» SELECTED PASSAGE
Let's dig one level deeper and look at the same stats by different play results. A few things stand out. First, the stronger passing yards for "no pressure" plays indeed has to do with completion rate differences. Yards gained on completed passes are actually higher for "pressure" plays.

Second, the longer average length of pass for "pressure" plays really presents itself in plays that resulted in interceptions. The data suggests that QBs facing pressure should prioritize shorter passes.

Third, sacks have a distinctly longer average time in the tackle box relative to other outcomes. Another suggestion from this data would be that a sack becomes much more likely as QB time in the tackle box starts approacing 4 seconds. 

In [None]:
# Stats for pressure plays
qb_pressure_df.groupby(['passResultLong']).agg(
    count=('passResultLong', 'count'),
    avg_yards=('prePenaltyYardsGained', 'mean'),
    avg_rush_yards=('rushingYards', 'mean'),
    avg_pass_yards=('passingYards', 'mean'),
    avg_pass_length=('passLength', 'mean'),
    avg_time_to_throw=('timeToThrow', 'mean'),
    avg_time_in_tackle_box=('timeInTackleBox', 'mean')).round(1).reset_index()

In [None]:
# And also for no pressure plays
qb_no_pressure_df.groupby(['passResultLong']).agg(
    count=('passResultLong', 'count'),
    avg_yards=('prePenaltyYardsGained', 'mean'),
    avg_rush_yards=('rushingYards', 'mean'),
    avg_pass_yards=('passingYards', 'mean'),
    avg_pass_length=('passLength', 'mean'),
    avg_time_to_throw=('timeToThrow', 'mean'),
    avg_time_in_tackle_box=('timeInTackleBox', 'mean')).round(1).reset_index()

Let's go back to looking at just pre-penalty yards gained by pass vs. scramble play types and "pressure" vs. "no pressure" plays.

In [None]:
# Calculate average yards for pressure plays
avg_yards_pressure = qb_pressure_df.groupby('playType')['prePenaltyYardsGained'].mean().round(1).reset_index()
avg_yards_pressure = avg_yards_pressure.rename(columns={'prePenaltyYardsGained': 'Pressure'})

» RECORDED INFORMATION
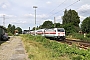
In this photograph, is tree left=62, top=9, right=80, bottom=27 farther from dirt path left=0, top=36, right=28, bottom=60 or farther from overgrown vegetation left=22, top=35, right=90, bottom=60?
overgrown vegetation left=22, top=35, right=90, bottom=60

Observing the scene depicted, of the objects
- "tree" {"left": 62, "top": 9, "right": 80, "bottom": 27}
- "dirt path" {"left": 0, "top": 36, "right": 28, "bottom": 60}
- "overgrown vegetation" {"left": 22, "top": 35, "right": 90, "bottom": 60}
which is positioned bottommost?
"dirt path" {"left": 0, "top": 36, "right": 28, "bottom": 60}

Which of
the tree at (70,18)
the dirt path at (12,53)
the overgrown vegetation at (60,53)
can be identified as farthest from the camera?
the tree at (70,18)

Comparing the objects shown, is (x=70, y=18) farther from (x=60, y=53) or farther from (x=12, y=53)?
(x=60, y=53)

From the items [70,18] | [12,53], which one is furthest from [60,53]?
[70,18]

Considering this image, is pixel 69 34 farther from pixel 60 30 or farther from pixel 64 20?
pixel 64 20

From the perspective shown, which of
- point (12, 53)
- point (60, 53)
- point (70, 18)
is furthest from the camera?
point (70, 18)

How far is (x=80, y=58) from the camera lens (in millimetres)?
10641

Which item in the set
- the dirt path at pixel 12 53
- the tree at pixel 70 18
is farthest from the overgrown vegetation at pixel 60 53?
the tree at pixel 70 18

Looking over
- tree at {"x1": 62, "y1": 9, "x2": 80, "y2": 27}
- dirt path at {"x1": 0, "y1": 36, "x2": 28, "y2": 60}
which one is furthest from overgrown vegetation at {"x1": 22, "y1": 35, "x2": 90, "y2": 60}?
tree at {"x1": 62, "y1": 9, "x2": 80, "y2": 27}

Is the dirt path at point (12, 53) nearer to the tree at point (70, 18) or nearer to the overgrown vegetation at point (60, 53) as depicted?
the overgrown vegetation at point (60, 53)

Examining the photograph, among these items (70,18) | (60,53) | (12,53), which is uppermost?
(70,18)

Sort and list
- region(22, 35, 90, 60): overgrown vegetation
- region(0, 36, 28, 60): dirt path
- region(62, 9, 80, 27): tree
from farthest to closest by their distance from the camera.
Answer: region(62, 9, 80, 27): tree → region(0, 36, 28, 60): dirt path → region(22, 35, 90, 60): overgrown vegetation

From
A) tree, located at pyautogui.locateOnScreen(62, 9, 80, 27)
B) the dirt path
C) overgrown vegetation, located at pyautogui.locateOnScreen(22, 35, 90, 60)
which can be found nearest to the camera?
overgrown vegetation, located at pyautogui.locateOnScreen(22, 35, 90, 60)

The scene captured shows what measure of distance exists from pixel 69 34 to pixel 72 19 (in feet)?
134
* * *
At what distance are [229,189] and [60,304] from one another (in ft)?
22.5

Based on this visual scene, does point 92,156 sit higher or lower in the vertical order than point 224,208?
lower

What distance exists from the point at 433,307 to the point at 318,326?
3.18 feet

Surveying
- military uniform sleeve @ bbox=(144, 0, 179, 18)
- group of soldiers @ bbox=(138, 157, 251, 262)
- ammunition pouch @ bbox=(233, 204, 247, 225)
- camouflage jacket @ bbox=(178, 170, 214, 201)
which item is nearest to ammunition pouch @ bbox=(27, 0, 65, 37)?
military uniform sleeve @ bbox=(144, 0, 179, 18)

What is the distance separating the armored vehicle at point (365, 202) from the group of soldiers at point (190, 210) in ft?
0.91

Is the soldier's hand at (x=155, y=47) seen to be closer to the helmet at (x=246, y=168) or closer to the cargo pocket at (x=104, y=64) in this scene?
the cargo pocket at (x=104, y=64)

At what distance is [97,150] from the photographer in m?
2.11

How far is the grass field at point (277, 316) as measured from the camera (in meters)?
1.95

» TO-DO LIST
A: Does each statement agree with the quarterback pressure passage? Answer yes or no for each, and quote the words from the passage that settle it. (i) Yards gained on completed passes are higher for "no pressure" plays. (ii) Sacks have a longer average time in the tackle box than other outcomes. (iii) Quarterbacks facing pressure should favor shorter passes.
B: Continue the quarterback pressure passage from the point where it ends.
The data has no connection to the quarterback pressure passage.

» TASK-BY-TASK RESULTS
A:
(i) No: "Yards gained on completed passes are actually higher for "pressure" plays."
(ii) Yes: "sacks have a distinctly longer average time in the tackle box relative to other outcomes."
(iii) Yes: "The data suggests that QBs facing pressure should prioritize shorter passes."

B:
# Calculate average yards for no pressure plays
avg_yards_no_pressure = qb_no_pressure_df.groupby('playType')['prePenaltyYardsGained'].mean().round(1).reset_index()
avg_yards_no_pressure = avg_yards_no_pressure.rename(columns={'prePenaltyYardsGained': 'No Pressure'})

# Merge the two dataframes
avg_yards_df = avg_yards_pressure.merge(avg_yards_no_pressure, on='playType')
avg_yards_df

In [None]:
# Melt into long format for Altair
avg_yards_df_long = avg_yards_df.melt(
    id_vars=['playType'],
    var_name='group',
    value_name='avgYards')
avg_yards_df_long

In [None]:
# Want to put this in a grouped bar chart, which we may need to repeat, so here's a function we can reuse
def create_grouped_bar_chart(data, category_col, group_col, value_col, title, y_max=None, width=600, height=400, sort_order=None):
    """
    Create formatted grouped bar chart
    
    Args:
        df (pandas DataFrame) : Data to plot in long format
        category_col (str): Column name for main categories (e.g., Pass vs. Scramble)
        group_col (str): Column name for group names (e.g., Pressure vs. No Pressure)
        value_col (str): Column name for y-axis values
        title (str): Chart title
        y_max (float): Optional maximum value for y-axis scale, will auto-scale by default
        width (int): Optional chart width in pixels (default 600)
        height (int): Optional chart height in pixels (default 400)
        sort_order (str): Optional lsit for sorting groups
        
    Returns:
        altair.Chart: Formatted grouped bar chart with text labels
    """
    
    # Base grouped bar chart
    chart = alt.Chart(data).mark_bar().encode(
        x=alt.X(f'{group_col}:N',
                title=None,
                sort=sort_order,
                axis=alt.Axis(
                    labelAngle=0,
                    labelFontSize=12)),
        y=alt.Y(f'{value_col}:Q',
                title=None,
                axis=None,
                scale=alt.Scale(domain=[0, y_max]) if y_max else alt.Scale(zero=True)),
        xOffset=f'{category_col}:N',
        color=alt.Color(f'{category_col}:N',
                       scale=alt.Scale(),
                       legend=alt.Legend(title=category_col, labelFontSize=12, titleFontSize=12))
    ).properties(
        width=width,
        height=height,
        title=title)
    
    # Text labels
    text = chart.mark_text(
        align='center',
        baseline='bottom',
        dy=-5
    ).encode(
        text=alt.Text(f'{value_col}:Q', format='.1f'))
    
    # Return combined chart and text
    return (chart + text).configure_view(
        strokeWidth=0)

In [None]:
create_grouped_bar_chart(
    data=avg_yards_df_long,
    category_col='playType',
    group_col='group',
    value_col='avgYards',
    title='Average Yards Gained by Play Type',
    y_max=10)

Let's also look at some pre-snap statistics that may have influence on QB decisions, such as the average down, average yards to first down, the score delta (where a negative value denotes the QB's team is behind) and average yards to endzone.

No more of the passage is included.